Prices consumers pay for a wide range of goods and services rose in line with expectations in February, providing a final look at inflationary pressures before the Iran war-related oil shock rattled the outlook.
The consumer price index rose a seasonally adjusted 0.3% in the month, bringing the 12-month inflation rate to 2.4%, according to Bureau of Labor Statistics data released Wednesday. Both numbers were in line with Dow Jones consensus estimates.
Excluding volatile food and energy prices, core CPI was 0.2% month over month and 2.5% annualized, also in line with expectations, compared to expectations of 0.2% and 2.5%.
The annual rate was unchanged from January, showing that inflation is still above the Federal Reserve’s 2% target but not getting worse.
The report showed that inflation was generally stable, but prices in some product categories, such as used cars and car insurance, fell, while prices for housing and services rose slightly.
Shelter, the single largest component of the CPI, rose 0.2%, bringing the annualized rate to 3%. Within this category, rents increased by just 0.1%, the smallest monthly increase since January 2021.
Apparel prices, which are susceptible to tariff pressure, rose 1.3% from the previous month. New car prices remained steady, rising only 0.5% year-on-year, while energy prices rose 0.6%, with an annual rate of increase of 0.5%.
Food prices rose 0.4% in the month and 3.1% from a year earlier.
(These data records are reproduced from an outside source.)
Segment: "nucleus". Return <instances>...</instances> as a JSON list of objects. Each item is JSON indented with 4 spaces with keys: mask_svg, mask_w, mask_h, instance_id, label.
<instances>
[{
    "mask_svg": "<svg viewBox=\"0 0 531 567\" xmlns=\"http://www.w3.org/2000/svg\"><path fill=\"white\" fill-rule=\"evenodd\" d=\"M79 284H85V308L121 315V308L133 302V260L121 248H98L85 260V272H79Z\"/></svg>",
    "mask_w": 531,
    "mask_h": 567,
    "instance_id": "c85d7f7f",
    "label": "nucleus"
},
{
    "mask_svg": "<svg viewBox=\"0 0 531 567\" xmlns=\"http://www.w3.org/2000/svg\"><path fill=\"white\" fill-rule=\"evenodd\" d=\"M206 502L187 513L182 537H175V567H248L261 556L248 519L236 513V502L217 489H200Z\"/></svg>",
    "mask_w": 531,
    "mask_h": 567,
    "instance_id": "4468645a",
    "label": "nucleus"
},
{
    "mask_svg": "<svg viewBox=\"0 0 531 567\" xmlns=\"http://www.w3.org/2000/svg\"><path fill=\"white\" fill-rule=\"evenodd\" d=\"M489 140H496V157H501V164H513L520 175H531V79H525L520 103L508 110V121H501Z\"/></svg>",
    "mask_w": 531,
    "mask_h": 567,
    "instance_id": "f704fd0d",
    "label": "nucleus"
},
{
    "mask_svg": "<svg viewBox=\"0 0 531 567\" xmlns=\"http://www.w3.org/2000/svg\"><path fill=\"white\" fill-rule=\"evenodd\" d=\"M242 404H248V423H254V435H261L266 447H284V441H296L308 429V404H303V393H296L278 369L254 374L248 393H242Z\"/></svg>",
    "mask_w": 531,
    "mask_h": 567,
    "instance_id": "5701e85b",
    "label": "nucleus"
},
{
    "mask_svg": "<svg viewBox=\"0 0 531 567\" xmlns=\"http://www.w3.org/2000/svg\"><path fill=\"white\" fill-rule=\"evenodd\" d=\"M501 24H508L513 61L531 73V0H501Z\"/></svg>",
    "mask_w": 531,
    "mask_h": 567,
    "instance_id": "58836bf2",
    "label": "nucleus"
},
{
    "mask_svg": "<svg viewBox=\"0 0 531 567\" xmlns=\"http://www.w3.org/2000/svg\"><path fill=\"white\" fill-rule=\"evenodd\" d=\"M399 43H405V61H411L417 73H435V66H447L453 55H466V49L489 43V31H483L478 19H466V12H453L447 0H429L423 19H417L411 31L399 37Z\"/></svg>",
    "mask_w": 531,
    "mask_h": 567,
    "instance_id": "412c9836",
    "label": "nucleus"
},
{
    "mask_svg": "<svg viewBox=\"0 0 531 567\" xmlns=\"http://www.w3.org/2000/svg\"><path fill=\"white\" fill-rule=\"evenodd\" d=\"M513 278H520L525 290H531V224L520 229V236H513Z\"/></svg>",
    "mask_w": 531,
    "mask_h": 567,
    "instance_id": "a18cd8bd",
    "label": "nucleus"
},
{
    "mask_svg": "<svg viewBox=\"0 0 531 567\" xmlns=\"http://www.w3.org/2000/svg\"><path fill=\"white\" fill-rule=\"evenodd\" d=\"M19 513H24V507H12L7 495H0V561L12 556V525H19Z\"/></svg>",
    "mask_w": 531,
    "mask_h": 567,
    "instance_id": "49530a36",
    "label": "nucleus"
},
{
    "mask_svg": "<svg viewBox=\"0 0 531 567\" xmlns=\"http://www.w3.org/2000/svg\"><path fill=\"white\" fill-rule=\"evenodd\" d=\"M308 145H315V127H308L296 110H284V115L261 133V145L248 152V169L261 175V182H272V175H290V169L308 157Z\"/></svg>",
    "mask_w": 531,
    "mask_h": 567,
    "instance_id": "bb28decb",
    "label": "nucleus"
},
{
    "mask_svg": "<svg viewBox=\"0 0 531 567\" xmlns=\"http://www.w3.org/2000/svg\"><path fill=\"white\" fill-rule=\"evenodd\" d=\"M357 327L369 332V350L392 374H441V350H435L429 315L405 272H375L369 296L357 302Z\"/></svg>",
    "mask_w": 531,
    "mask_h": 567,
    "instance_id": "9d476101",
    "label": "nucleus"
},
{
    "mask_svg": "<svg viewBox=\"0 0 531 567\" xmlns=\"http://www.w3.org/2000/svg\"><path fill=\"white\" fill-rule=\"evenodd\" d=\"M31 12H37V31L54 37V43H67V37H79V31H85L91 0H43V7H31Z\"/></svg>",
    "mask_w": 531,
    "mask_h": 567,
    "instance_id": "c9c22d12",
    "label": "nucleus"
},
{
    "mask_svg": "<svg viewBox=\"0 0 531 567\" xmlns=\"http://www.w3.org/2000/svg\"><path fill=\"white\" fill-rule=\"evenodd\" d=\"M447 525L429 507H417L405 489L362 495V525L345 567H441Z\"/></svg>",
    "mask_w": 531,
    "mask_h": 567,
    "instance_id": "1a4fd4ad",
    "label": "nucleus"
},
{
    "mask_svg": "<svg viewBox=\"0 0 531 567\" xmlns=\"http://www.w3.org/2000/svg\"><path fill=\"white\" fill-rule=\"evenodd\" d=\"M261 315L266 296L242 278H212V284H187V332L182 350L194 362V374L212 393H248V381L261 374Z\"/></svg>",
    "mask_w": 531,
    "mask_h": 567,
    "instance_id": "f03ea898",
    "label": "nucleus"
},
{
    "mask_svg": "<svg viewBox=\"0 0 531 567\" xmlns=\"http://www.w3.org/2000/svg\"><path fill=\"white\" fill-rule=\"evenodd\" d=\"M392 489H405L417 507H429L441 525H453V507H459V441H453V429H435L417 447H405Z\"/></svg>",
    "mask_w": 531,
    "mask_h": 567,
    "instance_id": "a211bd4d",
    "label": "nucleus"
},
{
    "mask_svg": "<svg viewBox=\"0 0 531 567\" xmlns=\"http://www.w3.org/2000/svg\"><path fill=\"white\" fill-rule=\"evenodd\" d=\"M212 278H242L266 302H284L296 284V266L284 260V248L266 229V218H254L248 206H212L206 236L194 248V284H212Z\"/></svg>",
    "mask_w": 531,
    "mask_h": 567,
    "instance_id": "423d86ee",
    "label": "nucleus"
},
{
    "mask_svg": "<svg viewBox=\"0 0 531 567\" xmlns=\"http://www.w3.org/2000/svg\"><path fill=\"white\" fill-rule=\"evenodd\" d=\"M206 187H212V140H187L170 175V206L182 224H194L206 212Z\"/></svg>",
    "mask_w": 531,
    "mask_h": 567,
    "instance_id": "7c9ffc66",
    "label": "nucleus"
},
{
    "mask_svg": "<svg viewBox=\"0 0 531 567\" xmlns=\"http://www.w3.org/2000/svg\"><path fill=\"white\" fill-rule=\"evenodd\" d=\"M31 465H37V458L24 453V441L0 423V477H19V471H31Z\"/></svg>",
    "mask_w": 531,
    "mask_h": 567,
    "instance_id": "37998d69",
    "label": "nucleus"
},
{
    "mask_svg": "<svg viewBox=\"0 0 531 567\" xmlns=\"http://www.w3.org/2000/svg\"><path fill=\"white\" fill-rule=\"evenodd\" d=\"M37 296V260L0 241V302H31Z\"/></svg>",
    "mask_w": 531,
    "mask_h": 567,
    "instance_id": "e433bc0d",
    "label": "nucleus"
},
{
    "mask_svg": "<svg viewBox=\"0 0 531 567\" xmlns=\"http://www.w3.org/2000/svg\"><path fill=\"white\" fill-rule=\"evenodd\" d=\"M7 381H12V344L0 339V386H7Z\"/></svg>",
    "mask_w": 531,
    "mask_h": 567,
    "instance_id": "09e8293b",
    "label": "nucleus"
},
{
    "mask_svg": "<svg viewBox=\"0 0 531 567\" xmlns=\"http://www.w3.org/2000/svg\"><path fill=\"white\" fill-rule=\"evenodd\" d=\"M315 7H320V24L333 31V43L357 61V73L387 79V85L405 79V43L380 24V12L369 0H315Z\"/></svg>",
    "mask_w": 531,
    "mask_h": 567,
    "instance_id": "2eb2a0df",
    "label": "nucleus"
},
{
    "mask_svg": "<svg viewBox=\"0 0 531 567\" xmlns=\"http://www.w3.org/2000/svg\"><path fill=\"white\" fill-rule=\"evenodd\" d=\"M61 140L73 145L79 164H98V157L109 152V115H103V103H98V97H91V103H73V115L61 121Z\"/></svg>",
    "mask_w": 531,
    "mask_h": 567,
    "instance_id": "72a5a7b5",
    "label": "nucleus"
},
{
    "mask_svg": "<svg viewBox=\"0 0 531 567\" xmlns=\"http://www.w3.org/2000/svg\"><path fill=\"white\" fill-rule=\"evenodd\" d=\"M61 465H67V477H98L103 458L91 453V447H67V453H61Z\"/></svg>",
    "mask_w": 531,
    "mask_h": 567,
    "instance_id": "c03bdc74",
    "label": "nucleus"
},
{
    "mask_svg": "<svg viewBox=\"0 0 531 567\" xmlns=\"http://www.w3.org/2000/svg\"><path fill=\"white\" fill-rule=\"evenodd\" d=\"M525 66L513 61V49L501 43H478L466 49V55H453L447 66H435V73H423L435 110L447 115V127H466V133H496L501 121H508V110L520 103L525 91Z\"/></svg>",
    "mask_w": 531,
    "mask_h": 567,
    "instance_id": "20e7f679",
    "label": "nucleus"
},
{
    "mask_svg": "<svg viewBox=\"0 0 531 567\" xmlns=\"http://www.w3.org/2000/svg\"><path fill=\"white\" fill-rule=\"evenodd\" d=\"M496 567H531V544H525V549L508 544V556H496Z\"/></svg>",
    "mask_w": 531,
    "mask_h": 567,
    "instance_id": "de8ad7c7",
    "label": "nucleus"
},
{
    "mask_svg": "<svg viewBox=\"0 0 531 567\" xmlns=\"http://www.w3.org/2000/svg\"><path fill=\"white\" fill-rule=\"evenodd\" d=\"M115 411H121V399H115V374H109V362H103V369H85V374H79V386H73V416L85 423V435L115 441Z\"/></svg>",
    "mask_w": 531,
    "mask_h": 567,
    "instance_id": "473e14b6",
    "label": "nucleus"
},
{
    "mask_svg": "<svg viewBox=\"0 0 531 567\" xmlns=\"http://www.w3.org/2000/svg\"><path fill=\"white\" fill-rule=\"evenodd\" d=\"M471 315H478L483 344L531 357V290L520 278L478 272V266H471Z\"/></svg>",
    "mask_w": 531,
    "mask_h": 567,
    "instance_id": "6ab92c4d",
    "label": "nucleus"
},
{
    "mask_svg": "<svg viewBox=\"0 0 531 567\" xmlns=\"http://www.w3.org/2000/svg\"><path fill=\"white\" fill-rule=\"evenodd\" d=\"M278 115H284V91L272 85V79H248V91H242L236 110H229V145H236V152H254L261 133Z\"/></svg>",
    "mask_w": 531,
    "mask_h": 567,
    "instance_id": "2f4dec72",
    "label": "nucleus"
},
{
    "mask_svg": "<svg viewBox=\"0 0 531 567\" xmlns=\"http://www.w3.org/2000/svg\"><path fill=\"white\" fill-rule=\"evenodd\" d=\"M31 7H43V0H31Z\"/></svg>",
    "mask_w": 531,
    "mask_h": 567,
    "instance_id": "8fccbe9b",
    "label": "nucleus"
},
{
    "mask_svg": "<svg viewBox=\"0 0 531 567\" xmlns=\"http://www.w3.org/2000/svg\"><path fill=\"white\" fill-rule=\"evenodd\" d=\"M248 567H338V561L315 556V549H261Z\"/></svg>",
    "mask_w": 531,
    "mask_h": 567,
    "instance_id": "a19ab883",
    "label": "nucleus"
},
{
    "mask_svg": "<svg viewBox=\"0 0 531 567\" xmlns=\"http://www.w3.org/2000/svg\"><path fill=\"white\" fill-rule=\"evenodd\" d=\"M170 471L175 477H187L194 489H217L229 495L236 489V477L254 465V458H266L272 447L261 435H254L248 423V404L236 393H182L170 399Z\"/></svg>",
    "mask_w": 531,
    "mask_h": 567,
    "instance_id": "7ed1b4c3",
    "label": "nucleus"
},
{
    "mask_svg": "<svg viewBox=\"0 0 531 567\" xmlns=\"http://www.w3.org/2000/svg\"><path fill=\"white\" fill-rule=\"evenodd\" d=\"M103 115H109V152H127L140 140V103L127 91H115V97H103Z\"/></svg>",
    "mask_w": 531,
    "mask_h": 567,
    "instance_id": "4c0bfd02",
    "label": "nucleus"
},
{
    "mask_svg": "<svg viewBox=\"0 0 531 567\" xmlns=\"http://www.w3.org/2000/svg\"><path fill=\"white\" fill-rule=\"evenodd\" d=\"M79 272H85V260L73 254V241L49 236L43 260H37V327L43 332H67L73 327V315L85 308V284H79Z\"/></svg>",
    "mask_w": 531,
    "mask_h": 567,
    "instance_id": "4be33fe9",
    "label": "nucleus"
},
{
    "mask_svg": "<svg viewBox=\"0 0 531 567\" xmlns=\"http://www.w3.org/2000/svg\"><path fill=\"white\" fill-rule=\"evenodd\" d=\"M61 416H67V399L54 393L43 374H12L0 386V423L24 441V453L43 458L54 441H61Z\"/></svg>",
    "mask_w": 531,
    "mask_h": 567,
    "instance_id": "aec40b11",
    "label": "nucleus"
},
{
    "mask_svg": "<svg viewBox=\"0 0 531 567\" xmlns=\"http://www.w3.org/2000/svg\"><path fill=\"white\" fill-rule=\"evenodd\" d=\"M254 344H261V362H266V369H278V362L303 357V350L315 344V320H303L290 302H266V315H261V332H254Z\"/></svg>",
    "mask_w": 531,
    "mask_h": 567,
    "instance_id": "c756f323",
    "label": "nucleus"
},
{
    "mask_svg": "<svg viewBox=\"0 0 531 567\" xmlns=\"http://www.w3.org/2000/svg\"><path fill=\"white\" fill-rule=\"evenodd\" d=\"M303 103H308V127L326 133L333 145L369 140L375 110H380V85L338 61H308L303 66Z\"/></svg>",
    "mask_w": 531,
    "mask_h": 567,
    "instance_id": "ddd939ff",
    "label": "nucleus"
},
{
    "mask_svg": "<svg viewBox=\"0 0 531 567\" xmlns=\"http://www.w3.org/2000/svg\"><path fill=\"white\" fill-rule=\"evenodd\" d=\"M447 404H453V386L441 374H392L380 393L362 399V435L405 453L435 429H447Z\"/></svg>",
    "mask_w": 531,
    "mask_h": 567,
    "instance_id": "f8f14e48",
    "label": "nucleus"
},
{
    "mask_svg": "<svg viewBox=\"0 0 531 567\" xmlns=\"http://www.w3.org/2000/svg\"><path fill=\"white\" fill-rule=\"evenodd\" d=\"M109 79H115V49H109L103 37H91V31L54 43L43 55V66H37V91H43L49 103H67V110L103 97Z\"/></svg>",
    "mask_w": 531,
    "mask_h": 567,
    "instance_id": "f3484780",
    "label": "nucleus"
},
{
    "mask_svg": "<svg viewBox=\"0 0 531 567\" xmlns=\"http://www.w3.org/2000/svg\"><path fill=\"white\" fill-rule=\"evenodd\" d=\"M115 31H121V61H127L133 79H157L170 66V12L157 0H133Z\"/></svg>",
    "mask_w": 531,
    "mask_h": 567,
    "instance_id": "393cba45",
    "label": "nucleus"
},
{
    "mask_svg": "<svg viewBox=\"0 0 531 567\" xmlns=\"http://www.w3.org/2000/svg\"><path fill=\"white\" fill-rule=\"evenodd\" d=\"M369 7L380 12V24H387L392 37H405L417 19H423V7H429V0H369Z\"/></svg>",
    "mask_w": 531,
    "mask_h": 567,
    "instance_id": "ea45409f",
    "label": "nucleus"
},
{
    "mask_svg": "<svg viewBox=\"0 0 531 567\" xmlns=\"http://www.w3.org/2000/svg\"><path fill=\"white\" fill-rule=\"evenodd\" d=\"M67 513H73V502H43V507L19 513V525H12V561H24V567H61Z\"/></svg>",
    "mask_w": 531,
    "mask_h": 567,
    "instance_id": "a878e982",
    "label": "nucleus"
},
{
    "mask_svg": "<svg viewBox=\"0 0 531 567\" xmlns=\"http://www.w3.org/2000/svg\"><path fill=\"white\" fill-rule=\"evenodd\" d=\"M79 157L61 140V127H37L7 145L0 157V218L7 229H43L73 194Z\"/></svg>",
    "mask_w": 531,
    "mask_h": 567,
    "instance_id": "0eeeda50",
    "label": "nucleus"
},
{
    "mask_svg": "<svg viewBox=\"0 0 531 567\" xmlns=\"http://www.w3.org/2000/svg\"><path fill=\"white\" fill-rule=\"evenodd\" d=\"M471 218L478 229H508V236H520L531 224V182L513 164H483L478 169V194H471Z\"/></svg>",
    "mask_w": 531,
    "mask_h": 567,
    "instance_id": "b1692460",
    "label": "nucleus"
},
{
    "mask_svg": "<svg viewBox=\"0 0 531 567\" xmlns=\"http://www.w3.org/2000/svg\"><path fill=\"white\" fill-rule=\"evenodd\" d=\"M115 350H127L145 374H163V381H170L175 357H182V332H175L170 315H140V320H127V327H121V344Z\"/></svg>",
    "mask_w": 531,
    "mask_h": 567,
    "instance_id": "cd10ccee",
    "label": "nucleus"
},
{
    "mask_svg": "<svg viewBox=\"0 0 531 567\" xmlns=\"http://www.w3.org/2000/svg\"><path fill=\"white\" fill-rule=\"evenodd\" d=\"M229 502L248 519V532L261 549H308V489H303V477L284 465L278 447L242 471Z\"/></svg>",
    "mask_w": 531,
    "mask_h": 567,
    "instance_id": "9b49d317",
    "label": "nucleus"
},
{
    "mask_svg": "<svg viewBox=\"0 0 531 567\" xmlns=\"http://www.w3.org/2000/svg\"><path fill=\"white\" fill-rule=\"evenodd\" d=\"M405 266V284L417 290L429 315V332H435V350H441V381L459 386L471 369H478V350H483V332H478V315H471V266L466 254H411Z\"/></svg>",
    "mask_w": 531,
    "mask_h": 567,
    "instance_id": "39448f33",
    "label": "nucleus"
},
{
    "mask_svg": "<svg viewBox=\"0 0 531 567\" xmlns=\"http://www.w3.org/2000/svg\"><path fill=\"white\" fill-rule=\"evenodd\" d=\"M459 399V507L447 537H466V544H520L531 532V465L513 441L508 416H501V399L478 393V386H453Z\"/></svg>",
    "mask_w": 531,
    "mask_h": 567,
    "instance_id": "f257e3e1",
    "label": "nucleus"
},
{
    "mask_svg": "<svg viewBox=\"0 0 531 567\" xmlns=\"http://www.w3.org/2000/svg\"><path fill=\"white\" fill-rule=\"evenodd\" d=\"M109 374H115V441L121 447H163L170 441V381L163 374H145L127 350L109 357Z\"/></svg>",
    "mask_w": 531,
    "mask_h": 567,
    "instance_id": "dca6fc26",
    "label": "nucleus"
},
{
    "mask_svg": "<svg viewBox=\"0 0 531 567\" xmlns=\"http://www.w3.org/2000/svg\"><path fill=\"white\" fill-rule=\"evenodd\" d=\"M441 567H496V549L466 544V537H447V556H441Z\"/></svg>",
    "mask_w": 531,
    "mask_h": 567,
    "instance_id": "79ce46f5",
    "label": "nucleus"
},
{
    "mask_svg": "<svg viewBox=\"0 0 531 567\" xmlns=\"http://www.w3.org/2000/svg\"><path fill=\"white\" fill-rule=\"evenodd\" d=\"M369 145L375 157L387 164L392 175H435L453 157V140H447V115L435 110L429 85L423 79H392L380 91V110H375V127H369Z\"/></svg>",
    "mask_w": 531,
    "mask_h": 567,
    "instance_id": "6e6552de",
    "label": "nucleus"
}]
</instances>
Egg prices fell by 3.8%, for an annual decline of 42.1%.
Markets had little reaction to the news, with stock market futures mixed and Treasury yields rising.
This data predates the recent spike in oil prices linked to escalating tensions over Iran, meaning the impact of higher energy costs is likely to be felt in the coming months.
The US and Israeli attack on Iran has dramatically changed the outlook, at least in the short term.
After the attack, oil prices soared on concerns about supply disruptions in the Middle East.
Rising oil prices could complicate the outlook for inflation in coming months, as higher prices for gasoline and other energy products often spill over into transportation, shipping and a wide range of consumer goods. A sustained increase in oil prices can quickly translate into headline inflation, even if underlying price pressures remain stable.
But economists generally believe these developments are temporary and likely to subside once the situation in Iran calms down. Oil prices, which briefly topped $100 a barrel on Monday, were still well off those highs, but rose about 4% in Wednesday trading.
From the Fed’s perspective, February’s CPI report is likely to put the central bank on hold as it watches how current geopolitical tensions, on top of last year’s series of interest rate cuts, affect the economic outlook. Traders expect the next rate cut to occur in September, with about a 43% chance of another rate cut before the end of the year, according to CME Group’s FedWatch tool.